◆ Required task 1
Reproduce word for word a passage from the oarfish article: begin at the words "This is why" and stop after "of this thing.".

◆ Source
===============
A Cute Little Oarfish (That’s Bigger Than You) Washed Up On Nantucket

oarfish

photo: Tyler Bradbury

ACK – A strange-looking fish believed to be a denizen of the deep-water ocean washed up on a Madaket Beach Monday evening and was photographed before being coaxed back into the water.

The fish, estimated to be about seven feet long, is believed to be a giant oarfish, the world’s longest bony fish. The fish is found worldwide, but is most common in tropical to temperate oceans. It normally ranges as deep in the ocean as 3,300 feet but up to 66 feet.

This is why I hate swimming in the ocean. People ask me all the time how I can be born and raised on Cape Cod and not like swimming in the ocean, well from now on I am carrying around a picture of this thing.

oarfish2

There is simply no reason I can think of to put myself in the same neighborhood as that sea serpent on purpose. Just because we were born surrounded by the ocean doesn’t mean it’s something we should be frolicking around in. Last time I checked we aren’t equipped with flippers, gills, or blow holes, and that’s enough proof for me.
===============
◆ Provided data
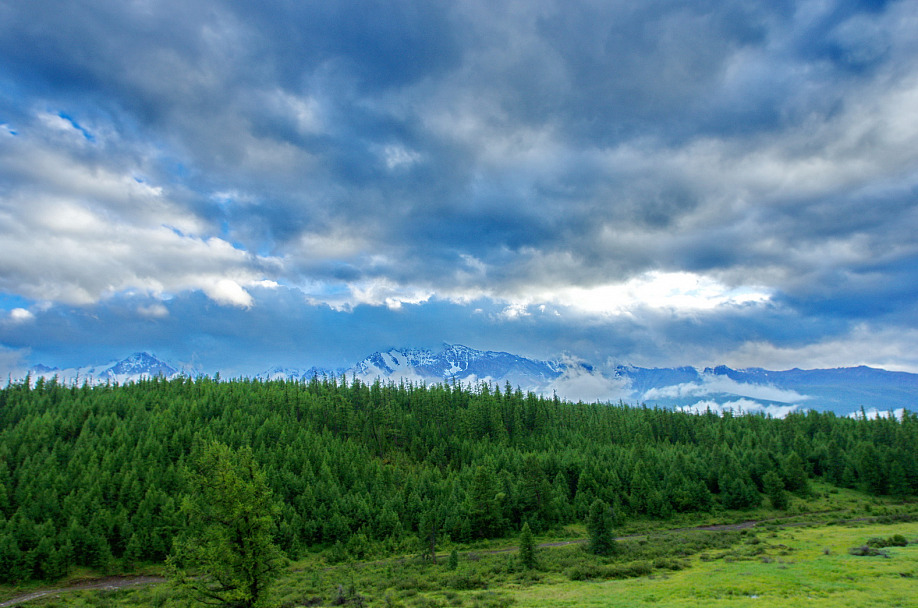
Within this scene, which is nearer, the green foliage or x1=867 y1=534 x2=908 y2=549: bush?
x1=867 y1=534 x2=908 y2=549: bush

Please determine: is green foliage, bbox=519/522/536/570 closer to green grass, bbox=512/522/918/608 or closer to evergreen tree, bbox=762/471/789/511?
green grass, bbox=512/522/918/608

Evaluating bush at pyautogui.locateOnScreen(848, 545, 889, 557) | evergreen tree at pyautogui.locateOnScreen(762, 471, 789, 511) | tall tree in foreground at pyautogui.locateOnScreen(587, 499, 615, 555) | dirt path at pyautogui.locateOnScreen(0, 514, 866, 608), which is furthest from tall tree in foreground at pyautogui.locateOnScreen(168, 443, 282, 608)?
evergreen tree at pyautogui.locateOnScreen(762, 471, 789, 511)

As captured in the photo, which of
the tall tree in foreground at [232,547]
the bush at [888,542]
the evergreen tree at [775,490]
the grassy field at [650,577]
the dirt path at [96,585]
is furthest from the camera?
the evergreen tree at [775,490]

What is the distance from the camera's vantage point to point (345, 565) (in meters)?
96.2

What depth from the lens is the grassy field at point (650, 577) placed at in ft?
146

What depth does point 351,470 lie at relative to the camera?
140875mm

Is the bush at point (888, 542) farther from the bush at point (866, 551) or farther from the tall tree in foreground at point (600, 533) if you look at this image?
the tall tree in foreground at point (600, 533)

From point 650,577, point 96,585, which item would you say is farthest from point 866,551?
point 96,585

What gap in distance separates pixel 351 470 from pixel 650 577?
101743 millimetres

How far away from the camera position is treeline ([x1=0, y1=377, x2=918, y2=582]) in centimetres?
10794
===============
◆ Required task 2
Output as a Markdown table the rows starting at the line that has "What gap in" and ending with the last line of the rows, skipping blank lines. Use the columns n, for the row number, and Line.

◆ Complete output 1
This is why I hate swimming in the ocean. People ask me all the time how I can be born and raised on Cape Cod and not like swimming in the ocean, well from now on I am carrying around a picture of this thing.

◆ Complete output 2
| n | Line |
|---|---|
| 1 | What gap in distance separates pixel 351 470 from pixel 650 577? |
| 2 | 101743 millimetres |
| 3 | How far away from the camera position is treeline ([x1=0, y1=377, x2=918, y2=582]) in centimetres? |
| 4 | 10794 |